*** Opening Exercise material ***

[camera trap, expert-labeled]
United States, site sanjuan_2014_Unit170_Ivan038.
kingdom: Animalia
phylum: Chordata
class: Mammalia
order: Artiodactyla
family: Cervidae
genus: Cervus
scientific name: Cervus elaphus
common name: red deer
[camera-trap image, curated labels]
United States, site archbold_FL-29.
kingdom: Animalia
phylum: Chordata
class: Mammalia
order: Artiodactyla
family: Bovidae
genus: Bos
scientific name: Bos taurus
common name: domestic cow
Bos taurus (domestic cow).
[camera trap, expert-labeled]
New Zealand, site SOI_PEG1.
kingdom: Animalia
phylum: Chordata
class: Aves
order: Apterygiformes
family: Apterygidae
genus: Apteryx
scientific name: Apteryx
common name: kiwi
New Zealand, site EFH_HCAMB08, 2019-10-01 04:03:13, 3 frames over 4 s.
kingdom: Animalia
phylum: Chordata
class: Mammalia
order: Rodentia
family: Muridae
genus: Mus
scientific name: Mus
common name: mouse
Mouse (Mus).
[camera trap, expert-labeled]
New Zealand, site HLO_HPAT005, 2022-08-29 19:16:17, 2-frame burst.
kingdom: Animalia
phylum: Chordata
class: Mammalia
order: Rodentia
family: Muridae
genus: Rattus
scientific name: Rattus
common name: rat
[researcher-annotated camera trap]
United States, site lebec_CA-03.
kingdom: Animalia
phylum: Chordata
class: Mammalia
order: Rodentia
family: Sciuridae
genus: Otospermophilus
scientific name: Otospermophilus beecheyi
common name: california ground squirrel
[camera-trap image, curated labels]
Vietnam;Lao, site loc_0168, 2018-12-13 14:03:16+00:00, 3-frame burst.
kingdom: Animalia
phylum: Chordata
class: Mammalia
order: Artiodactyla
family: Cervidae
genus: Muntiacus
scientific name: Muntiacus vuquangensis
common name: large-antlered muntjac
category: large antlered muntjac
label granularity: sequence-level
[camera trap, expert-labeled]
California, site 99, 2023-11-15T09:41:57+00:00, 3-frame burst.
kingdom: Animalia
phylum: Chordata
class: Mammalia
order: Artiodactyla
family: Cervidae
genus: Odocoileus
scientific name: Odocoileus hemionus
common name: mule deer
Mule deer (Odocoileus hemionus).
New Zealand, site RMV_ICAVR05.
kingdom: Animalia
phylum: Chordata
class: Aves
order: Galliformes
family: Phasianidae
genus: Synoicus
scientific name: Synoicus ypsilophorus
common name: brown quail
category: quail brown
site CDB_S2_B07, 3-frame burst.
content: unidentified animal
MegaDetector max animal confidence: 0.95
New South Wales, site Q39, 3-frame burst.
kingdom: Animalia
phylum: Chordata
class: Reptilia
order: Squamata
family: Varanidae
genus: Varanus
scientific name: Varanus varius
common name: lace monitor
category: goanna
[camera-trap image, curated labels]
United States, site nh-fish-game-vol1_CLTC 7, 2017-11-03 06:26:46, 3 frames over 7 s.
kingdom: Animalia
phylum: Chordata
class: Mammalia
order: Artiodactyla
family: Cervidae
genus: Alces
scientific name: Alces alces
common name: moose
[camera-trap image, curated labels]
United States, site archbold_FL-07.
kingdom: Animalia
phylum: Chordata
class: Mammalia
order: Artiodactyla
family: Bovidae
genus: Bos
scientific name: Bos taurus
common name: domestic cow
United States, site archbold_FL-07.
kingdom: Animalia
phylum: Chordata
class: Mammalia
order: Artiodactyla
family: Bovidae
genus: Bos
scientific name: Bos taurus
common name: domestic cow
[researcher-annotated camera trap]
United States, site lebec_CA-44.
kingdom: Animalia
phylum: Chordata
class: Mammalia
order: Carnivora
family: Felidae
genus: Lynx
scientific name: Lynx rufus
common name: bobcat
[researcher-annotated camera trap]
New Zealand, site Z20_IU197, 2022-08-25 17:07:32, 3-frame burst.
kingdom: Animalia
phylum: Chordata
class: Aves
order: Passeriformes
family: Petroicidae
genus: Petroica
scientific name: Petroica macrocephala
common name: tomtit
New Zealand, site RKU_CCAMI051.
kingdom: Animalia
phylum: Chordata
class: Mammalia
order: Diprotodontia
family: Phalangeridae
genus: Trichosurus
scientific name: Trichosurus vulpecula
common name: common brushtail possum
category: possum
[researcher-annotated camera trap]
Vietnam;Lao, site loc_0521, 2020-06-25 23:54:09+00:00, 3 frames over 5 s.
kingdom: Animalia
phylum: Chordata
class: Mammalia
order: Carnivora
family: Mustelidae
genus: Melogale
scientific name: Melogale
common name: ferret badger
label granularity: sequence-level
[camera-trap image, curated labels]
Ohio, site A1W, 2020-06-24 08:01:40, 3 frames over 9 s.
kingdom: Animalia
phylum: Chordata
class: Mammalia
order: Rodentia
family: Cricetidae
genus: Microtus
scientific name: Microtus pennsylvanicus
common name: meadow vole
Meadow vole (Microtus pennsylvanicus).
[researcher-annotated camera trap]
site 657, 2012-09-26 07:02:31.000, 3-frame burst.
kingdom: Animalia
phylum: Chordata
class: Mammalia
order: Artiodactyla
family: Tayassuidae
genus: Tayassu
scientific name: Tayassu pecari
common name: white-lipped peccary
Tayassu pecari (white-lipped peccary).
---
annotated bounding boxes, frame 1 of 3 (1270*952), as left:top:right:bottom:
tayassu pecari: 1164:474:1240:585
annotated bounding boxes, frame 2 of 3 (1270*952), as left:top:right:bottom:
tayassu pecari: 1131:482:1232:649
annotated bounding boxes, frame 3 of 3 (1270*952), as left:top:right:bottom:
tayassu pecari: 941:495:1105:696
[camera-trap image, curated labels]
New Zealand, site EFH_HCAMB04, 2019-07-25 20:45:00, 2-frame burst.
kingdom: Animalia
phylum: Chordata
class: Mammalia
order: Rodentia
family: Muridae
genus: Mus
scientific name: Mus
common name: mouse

*** Closing Exercise material ***

Go to the line with "order: Squamata" in the entries above and repeat every line from there through the line with "common name: common brushtail possum", exactly and with no other text.

# Completed task
order: Squamata
family: Varanidae
genus: Varanus
scientific name: Varanus varius
common name: lace monitor
category: goanna
[camera-trap image, curated labels]
United States, site nh-fish-game-vol1_CLTC 7, 2017-11-03 06:26:46, 3 frames over 7 s.
kingdom: Animalia
phylum: Chordata
class: Mammalia
order: Artiodactyla
family: Cervidae
genus: Alces
scientific name: Alces alces
common name: moose
[camera-trap image, curated labels]
United States, site archbold_FL-07.
kingdom: Animalia
phylum: Chordata
class: Mammalia
order: Artiodactyla
family: Bovidae
genus: Bos
scientific name: Bos taurus
common name: domestic cow
United States, site archbold_FL-07.
kingdom: Animalia
phylum: Chordata
class: Mammalia
order: Artiodactyla
family: Bovidae
genus: Bos
scientific name: Bos taurus
common name: domestic cow
[researcher-annotated camera trap]
United States, site lebec_CA-44.
kingdom: Animalia
phylum: Chordata
class: Mammalia
order: Carnivora
family: Felidae
genus: Lynx
scientific name: Lynx rufus
common name: bobcat
[researcher-annotated camera trap]
New Zealand, site Z20_IU197, 2022-08-25 17:07:32, 3-frame burst.
kingdom: Animalia
phylum: Chordata
class: Aves
order: Passeriformes
family: Petroicidae
genus: Petroica
scientific name: Petroica macrocephala
common name: tomtit
New Zealand, site RKU_CCAMI051.
kingdom: Animalia
phylum: Chordata
class: Mammalia
order: Diprotodontia
family: Phalangeridae
genus: Trichosurus
scientific name: Trichosurus vulpecula
common name: common brushtail possum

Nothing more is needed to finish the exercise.